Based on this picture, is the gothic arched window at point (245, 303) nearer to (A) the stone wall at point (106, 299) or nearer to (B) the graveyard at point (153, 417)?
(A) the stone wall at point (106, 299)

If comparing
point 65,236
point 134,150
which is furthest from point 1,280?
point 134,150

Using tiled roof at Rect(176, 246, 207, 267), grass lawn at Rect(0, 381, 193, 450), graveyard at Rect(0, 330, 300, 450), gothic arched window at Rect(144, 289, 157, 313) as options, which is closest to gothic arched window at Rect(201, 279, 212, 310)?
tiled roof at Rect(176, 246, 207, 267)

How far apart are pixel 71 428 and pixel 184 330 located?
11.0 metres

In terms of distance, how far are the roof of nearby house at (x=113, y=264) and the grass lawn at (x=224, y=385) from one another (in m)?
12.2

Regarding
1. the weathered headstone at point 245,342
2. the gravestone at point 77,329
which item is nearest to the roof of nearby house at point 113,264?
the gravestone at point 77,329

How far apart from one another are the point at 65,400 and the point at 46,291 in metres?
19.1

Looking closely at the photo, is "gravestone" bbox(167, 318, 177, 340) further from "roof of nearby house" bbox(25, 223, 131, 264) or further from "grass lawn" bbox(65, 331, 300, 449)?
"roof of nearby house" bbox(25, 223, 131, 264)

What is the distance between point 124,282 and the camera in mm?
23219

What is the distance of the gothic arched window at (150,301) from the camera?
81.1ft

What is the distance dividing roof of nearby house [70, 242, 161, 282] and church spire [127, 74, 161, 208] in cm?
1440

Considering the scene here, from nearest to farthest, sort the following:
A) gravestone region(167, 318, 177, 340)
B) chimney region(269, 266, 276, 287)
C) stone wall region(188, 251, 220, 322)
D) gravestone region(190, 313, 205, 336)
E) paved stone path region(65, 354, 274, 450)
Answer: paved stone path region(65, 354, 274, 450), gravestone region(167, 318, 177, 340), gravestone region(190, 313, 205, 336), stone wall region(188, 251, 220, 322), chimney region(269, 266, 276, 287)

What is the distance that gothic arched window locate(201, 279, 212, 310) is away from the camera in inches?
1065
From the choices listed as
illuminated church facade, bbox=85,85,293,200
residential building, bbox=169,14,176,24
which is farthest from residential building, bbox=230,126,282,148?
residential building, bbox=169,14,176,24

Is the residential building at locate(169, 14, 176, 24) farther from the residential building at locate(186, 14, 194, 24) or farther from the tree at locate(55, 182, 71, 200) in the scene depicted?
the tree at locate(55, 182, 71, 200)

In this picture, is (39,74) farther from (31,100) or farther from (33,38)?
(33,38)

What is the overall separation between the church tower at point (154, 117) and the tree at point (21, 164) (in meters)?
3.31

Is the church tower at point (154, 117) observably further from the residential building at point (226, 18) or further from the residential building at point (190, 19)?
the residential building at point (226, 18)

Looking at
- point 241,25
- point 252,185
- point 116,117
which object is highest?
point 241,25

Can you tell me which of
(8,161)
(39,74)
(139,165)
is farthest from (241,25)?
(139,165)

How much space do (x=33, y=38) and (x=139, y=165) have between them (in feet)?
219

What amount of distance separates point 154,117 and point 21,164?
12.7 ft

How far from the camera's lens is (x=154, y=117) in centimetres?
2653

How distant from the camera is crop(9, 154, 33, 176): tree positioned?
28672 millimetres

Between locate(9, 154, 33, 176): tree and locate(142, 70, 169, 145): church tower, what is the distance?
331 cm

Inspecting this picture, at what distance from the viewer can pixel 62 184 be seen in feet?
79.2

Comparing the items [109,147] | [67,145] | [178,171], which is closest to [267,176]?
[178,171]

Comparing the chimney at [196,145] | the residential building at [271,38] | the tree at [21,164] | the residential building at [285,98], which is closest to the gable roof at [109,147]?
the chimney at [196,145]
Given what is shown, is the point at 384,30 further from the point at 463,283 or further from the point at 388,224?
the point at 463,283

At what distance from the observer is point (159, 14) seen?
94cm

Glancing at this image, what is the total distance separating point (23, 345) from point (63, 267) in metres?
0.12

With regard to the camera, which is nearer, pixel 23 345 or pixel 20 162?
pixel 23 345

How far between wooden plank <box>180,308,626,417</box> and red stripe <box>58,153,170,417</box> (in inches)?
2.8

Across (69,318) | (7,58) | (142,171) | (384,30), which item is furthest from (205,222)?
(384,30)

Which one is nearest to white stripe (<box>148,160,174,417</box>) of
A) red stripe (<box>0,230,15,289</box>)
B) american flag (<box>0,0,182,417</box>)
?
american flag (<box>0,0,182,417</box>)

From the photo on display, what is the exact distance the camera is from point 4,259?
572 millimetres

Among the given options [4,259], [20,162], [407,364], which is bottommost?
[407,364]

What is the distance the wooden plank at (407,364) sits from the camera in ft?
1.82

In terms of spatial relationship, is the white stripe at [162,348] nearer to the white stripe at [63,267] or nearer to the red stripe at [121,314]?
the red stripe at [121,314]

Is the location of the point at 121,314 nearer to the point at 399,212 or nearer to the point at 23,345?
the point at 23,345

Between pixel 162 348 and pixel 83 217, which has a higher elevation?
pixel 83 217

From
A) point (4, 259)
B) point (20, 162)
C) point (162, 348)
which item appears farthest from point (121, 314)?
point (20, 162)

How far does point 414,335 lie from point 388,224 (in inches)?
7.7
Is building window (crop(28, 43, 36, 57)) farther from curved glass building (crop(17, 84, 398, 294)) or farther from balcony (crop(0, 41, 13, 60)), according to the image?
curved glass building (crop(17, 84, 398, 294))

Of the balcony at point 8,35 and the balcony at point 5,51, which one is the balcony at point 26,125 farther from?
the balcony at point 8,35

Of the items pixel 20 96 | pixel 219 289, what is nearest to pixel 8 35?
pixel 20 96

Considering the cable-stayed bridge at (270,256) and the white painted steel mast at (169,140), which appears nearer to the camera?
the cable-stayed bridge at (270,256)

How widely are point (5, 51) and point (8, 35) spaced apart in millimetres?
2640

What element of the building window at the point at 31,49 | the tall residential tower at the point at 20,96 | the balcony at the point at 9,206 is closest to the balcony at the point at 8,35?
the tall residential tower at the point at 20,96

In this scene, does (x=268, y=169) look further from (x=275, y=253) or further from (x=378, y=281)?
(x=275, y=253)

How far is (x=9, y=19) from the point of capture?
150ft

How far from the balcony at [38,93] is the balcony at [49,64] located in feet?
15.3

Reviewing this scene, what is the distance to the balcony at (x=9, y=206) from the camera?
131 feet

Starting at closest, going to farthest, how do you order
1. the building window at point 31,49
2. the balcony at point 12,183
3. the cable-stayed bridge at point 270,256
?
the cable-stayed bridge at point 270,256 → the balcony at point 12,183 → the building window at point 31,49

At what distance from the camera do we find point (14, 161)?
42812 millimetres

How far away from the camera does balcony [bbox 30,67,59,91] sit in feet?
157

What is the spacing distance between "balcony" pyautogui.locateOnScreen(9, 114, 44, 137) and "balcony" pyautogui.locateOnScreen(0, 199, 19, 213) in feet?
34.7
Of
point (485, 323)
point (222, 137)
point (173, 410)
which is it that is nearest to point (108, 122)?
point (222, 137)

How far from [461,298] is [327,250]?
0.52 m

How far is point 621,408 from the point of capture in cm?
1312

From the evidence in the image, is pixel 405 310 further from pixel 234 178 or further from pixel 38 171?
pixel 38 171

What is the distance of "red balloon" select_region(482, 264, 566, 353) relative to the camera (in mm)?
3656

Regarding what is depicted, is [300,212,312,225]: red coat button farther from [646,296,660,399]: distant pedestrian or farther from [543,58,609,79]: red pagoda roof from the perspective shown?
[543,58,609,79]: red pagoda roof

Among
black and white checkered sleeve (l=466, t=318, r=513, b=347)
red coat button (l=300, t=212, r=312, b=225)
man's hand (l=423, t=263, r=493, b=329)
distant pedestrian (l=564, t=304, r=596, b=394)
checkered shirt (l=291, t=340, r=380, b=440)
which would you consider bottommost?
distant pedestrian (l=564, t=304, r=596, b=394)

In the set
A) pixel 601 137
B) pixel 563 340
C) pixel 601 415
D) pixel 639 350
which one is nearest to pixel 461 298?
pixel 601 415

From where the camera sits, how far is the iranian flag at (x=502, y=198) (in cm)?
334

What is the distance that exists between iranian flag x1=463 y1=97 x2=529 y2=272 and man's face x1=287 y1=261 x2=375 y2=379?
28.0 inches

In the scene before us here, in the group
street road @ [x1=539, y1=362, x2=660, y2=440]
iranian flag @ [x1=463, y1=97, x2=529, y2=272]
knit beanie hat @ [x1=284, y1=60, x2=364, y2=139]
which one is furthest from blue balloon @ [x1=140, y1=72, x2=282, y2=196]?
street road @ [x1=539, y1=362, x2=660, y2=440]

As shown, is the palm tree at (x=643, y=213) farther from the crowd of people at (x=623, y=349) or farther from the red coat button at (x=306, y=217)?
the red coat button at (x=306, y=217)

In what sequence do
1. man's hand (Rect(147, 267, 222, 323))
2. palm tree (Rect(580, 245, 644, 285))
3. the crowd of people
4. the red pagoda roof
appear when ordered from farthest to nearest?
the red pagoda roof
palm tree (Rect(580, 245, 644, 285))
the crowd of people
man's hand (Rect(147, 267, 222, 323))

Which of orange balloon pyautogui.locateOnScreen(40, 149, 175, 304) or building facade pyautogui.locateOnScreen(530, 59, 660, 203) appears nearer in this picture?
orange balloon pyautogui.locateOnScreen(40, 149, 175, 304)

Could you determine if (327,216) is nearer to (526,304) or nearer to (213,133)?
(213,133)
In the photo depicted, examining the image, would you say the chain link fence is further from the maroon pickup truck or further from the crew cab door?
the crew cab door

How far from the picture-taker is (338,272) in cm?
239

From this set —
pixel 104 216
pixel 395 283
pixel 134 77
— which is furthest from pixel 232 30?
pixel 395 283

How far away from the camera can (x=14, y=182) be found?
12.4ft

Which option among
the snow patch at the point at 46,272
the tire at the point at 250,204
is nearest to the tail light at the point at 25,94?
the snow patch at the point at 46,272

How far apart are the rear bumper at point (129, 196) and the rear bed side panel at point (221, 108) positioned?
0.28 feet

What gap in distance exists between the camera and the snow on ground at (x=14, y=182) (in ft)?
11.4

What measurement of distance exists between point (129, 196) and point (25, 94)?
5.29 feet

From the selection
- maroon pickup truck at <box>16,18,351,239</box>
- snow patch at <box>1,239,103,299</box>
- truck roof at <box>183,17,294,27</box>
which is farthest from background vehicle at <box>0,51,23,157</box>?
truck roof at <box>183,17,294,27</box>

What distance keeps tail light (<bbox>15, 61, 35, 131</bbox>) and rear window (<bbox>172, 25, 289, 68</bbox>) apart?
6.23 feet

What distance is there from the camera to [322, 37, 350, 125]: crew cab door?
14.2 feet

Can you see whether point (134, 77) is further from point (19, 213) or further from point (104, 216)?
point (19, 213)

============================================================

**Work to do**
Reproduce the records above exactly, starting with the line that contains "Which of orange" and ending with the last line.

**Task response**
Which of orange balloon pyautogui.locateOnScreen(40, 149, 175, 304) or building facade pyautogui.locateOnScreen(530, 59, 660, 203) appears nearer in this picture?
orange balloon pyautogui.locateOnScreen(40, 149, 175, 304)

Could you determine if (327,216) is nearer to (526,304) or nearer to (213,133)?
(213,133)
In the photo depicted, examining the image, would you say the chain link fence is further from the maroon pickup truck or further from the crew cab door?
the crew cab door

How far from the picture-taker is (338,272) in cm?
239

From this set —
pixel 104 216
pixel 395 283
pixel 134 77
— which is furthest from pixel 232 30?
pixel 395 283

How far away from the camera can (x=14, y=182) be found?
12.4ft

Which option among
the snow patch at the point at 46,272
the tire at the point at 250,204
is nearest to the tail light at the point at 25,94?
the snow patch at the point at 46,272

How far apart are the rear bumper at point (129, 196) and the rear bed side panel at point (221, 108) positioned?
0.28 feet

What gap in distance exists between the camera and the snow on ground at (x=14, y=182) (in ft)?
11.4

What measurement of distance exists between point (129, 196) and point (25, 94)?
5.29 feet

From the selection
- maroon pickup truck at <box>16,18,351,239</box>
- snow patch at <box>1,239,103,299</box>
- truck roof at <box>183,17,294,27</box>
which is farthest from background vehicle at <box>0,51,23,157</box>?
truck roof at <box>183,17,294,27</box>

What distance keeps tail light (<bbox>15, 61, 35, 131</bbox>) and rear window (<bbox>172, 25, 289, 68</bbox>) apart?
6.23 feet

What distance is there from the camera to [322, 37, 350, 125]: crew cab door?
14.2 feet

Can you see whether point (134, 77) is further from point (19, 213) or further from point (104, 216)?
point (19, 213)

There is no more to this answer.